- [Task to complete]:
Go to the line with "River Leam - Hunningham" in the material below and copy from there through the line with "Arroz frito con", exactly. Pictures are not copied.

- [Supplied entries]:
BEGIN
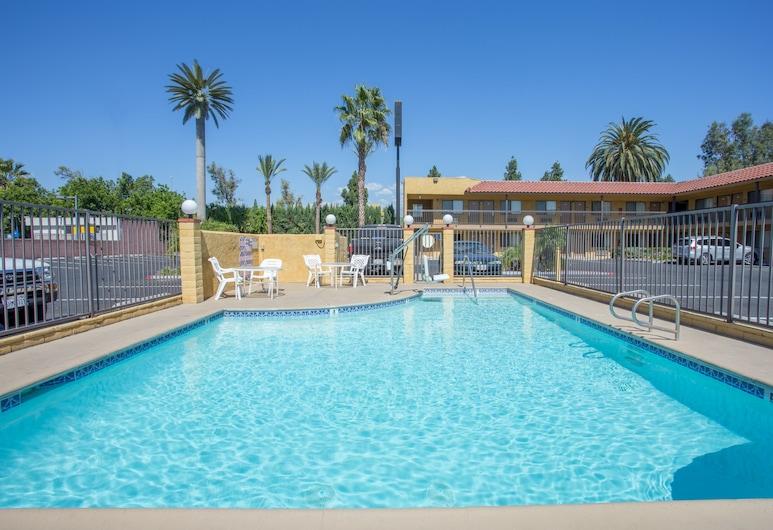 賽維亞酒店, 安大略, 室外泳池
END
BEGIN
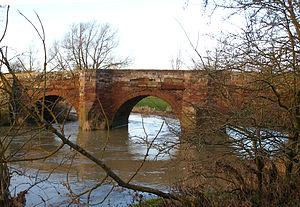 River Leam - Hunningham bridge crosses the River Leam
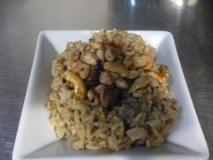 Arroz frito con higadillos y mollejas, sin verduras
END
- [Exercise result]:
 River Leam - Hunningham bridge crosses the River Leam
 Arroz frito con higadillos y mollejas, sin verduras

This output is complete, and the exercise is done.